___ Texte proposé
1) la violence de la passion

On remarque que l’utilisation de l’hyperbole est très fréquente dans ce texte , ce qui a pour effet d’exagérer les sentiments et les impressions de Des Grieux durant la rencontre : « je me trouvai enflammé tout d’un coup jusqu’au transport », « je me suis étonné mille fois», « maîtresse de mon coeur », « je regardai ce dessin comme un coup mortel pour mes désirs», « j’emploierai ma vie pour la délivrer de la tyrannie de ses parents »,  «la tendresse infinie qu’elle m’inspirait ».

Le champ lexical de la guerre est aussi présent : « un coup mortel», « je combattis», « la délivrer », « tyrannie ». Dès le début, l’amour est présenté en opposition avec deux instances fortes: la famille et la religion (celle de Manon qui l’envoie au couvent; celle du chevalier qui destine le jeune homme à l’ordre de Malte). La jeune fille apparaît alors comme celle qui fait basculer la vie de Des Grieux.

2) La toute puissance de l’amour

Vient ensuite la place de Des Grieux dans le texte : il est toujours COD des phrases , et se présente comme passif, victime de la route-puissance de l’amour. Il est donc l’être « pur » qui ne contrôle rien et qui subit tout: « l’amour me rendait déjà si éclairé« . L’amour y est présenté comme une divinité qui impose son pouvoir: « On ne ferait pas une divinité de l’amour, s’il n’opérait souvent des prodiges« . Le terme même de « prodige » confère à la scène une impression de surnaturel, qui dédouane Des Grieux de toute responsabilité. On note cependant ici l’ambivalence du vocabulaire, car si la passion amène la souffrance, « éclairé » ou « prodiges » ont à l’inverse des connotations très positives. Bien sûr, en évoquant ainsi l’amour, le jeune homme n’attaque pas Manon elle même (après tout, Montesquieu la qualifiait de « catin » et considérait Des Grieux comme un « fripon« ). Elle n’est que l’instrument, si l’on peut dire.

3) La passion destructrice

Quelques phrases trahissent le caractère rétrospectif du récit et à chaque fois, il s’agit d’évoquer les suites malheureuses de cette rencontre: « que ne le marquais-je un jour plus tôt ! j’aurais porté chez mon père tout mon innocence. » , « qui a causé, dans la suite, tous ses malheurs et les miens » et « l’ascendant de ma destinée qui m’entraînait à ma perte ». De telles expressions annoncent bien sûr le caractère destructeur de la passion qui conduit les êtres à la déchéance et à la mort, mais elles suggèrent également la fatalité, et là encore il s’agit bien de nier toute responsabilité dans les événements qui ont suivi. Le récit fait par Des Grieux tente de justifier ses actions et le présente comme une malheureuse victime. Manon, quant à elle, continue d’évoquer l’éternelle tentatrice qui entraîne l’homme dans sa chute: la place des possessifs « tous ses malheurs et les miens » suggèrent que Des Grieux s’est contenté de suivre la jeune fille qui l’a conduit au malheur. C’est de fait l’image première du roman: le chevalier accompagnant Manon, déportée comme fille de joie.

Conclusion

Si au siècle précédent, Mme de Lafayette avait déjà dénoncé les ravages de la passion, elle en avait fait victime son personnage féminin. L’abbé Prévost, lui, inverse les rôles et retrouve la figure d’Eve. Les milieux sociaux ont également changé, le roman a quitté l’aristocratie. Manon, rôturière, entraîne le chevalier des Grieux à renier les valeurs de sa famille, et l’abbé Prévost n’hésite pas à décrire le jeu, la prostitution, la prison.
______
Ces affirmations sont-elles conformes au texte proposé ? 1. Le roman a quitté l’aristocratie. 2. Mme de Lafayette avait fait d’un personnage masculin la victime de la passion. 3. Le champ lexical de la guerre est absent de l’extrait commenté. Répondez à chacune par oui ou non, en citant mot pour mot les termes du texte qui tranchent. Le matériel qui suit n’a aucun lien avec le texte proposé.
___ Éléments
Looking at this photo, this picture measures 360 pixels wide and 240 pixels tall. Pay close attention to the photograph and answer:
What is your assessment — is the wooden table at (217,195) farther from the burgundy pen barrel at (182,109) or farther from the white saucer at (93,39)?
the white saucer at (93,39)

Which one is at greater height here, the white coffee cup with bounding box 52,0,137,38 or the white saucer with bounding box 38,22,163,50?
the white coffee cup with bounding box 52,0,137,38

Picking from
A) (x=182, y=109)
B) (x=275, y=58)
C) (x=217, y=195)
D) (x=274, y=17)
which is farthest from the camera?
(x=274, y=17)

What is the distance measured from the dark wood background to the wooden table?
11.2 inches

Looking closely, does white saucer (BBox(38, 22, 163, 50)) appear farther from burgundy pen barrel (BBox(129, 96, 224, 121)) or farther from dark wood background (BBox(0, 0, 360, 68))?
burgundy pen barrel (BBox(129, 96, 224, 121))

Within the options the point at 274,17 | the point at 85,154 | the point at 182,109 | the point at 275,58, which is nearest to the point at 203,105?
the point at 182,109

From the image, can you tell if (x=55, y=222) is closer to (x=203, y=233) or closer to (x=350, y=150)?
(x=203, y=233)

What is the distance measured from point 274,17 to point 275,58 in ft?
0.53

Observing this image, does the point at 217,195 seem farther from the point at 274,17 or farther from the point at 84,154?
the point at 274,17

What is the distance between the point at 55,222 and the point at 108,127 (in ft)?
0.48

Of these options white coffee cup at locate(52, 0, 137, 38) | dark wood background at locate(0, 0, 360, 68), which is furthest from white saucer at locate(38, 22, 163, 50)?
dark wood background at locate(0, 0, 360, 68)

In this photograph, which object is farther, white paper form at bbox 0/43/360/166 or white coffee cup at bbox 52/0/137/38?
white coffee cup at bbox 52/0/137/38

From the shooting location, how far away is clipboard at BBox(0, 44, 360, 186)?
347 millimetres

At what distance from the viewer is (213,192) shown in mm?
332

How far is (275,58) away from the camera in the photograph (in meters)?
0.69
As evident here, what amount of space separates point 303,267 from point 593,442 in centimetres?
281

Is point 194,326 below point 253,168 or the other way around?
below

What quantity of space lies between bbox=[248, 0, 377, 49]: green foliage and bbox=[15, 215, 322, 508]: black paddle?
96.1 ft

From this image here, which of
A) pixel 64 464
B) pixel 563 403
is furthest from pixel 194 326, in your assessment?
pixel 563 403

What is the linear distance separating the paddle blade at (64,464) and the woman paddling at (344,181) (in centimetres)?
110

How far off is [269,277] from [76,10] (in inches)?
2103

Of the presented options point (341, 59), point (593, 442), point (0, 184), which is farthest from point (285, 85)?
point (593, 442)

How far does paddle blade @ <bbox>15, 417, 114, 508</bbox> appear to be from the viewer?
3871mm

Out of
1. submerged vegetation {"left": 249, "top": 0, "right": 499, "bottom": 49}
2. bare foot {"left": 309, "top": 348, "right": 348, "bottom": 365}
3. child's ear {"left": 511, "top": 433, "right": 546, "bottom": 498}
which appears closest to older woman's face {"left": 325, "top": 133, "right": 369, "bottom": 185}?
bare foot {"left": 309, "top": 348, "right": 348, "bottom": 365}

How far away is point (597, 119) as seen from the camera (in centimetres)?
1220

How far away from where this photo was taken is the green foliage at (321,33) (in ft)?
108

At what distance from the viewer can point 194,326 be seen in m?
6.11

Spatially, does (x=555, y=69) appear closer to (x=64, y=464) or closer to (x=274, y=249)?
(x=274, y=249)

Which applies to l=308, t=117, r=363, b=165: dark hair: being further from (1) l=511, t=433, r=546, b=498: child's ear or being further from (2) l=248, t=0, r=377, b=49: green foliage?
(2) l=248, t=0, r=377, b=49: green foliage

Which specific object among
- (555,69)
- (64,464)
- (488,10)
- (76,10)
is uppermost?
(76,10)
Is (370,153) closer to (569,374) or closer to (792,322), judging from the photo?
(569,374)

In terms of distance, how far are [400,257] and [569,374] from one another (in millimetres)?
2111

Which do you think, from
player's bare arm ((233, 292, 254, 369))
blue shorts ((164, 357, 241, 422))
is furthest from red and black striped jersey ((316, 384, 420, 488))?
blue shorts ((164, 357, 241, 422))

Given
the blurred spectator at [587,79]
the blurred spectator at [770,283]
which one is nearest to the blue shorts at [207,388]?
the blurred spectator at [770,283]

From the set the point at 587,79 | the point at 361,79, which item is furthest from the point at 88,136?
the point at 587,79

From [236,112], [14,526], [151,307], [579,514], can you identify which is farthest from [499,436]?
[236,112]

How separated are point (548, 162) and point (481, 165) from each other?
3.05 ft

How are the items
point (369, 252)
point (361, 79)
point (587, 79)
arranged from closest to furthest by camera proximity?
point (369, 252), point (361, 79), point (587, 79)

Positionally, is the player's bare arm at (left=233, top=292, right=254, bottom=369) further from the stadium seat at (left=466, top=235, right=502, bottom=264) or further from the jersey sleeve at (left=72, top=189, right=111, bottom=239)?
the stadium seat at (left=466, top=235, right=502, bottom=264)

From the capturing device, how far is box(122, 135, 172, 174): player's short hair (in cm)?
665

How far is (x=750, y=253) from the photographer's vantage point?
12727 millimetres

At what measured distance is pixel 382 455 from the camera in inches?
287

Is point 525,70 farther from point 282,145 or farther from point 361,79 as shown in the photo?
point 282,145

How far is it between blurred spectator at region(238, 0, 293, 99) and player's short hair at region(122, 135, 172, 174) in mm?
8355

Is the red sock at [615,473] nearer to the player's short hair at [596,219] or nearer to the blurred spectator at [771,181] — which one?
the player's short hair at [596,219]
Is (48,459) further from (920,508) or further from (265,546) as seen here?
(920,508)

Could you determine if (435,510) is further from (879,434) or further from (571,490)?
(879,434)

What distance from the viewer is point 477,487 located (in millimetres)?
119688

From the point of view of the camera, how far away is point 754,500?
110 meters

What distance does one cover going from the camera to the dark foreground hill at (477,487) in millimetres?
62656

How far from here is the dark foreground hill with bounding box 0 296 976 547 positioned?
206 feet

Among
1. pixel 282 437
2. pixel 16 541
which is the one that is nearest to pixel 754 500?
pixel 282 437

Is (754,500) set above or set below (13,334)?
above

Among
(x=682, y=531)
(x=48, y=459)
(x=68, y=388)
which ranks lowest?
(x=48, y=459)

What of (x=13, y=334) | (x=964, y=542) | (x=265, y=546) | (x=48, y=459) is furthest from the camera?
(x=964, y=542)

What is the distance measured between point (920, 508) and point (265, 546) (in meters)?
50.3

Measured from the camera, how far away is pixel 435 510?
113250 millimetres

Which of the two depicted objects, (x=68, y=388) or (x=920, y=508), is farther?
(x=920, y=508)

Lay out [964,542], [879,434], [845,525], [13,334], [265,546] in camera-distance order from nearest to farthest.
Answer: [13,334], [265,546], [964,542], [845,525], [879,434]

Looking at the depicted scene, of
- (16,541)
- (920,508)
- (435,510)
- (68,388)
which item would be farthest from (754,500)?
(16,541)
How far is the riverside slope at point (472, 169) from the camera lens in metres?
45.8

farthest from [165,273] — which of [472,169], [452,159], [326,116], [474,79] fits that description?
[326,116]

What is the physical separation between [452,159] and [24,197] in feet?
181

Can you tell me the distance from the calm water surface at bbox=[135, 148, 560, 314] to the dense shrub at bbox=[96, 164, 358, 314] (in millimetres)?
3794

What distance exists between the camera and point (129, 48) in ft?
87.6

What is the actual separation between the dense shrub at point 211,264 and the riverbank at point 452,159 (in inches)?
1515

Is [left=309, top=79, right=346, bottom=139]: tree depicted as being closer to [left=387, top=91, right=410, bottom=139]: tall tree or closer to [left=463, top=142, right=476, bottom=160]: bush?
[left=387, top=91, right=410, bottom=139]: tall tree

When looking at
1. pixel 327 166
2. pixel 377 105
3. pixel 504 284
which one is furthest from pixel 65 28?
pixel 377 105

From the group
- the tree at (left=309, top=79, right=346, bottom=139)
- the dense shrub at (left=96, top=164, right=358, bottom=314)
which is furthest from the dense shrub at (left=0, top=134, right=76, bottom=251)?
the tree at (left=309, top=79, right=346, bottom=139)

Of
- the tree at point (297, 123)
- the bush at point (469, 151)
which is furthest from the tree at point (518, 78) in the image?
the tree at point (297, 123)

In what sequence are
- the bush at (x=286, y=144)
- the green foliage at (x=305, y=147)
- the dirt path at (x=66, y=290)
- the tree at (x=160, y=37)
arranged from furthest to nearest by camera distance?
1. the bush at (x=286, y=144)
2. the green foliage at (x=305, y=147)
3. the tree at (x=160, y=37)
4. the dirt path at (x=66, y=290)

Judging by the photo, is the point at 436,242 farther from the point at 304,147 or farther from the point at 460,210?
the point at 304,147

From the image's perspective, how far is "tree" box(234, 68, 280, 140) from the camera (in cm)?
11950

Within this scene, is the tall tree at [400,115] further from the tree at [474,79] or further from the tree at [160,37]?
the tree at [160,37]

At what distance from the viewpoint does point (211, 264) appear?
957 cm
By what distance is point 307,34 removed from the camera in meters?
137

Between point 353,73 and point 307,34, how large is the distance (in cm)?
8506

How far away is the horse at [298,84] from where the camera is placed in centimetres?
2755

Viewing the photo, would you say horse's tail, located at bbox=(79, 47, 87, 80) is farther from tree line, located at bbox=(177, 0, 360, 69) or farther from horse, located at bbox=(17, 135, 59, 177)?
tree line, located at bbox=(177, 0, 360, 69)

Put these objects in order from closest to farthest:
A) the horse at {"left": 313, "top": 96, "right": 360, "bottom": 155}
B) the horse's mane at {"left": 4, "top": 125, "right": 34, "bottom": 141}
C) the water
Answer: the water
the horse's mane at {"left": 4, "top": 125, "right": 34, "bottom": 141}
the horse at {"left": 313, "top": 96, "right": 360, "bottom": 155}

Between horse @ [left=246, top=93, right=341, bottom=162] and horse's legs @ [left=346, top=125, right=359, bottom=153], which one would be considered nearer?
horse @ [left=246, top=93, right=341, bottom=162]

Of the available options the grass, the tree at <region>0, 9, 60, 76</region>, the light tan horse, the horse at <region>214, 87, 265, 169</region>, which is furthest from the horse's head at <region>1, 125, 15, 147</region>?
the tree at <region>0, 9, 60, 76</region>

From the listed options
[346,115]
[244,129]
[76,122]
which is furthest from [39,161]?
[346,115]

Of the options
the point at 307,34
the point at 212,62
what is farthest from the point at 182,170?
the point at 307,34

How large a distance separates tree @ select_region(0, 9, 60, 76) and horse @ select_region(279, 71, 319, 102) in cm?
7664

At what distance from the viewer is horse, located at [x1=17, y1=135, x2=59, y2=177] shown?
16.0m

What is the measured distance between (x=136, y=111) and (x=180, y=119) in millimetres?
______
# Corrigé
1. Oui : « le roman a quitté l’aristocratie ».
2. Non : « elle en avait fait victime son personnage féminin ».
3. Non : « Le champ lexical de la guerre est aussi présent ».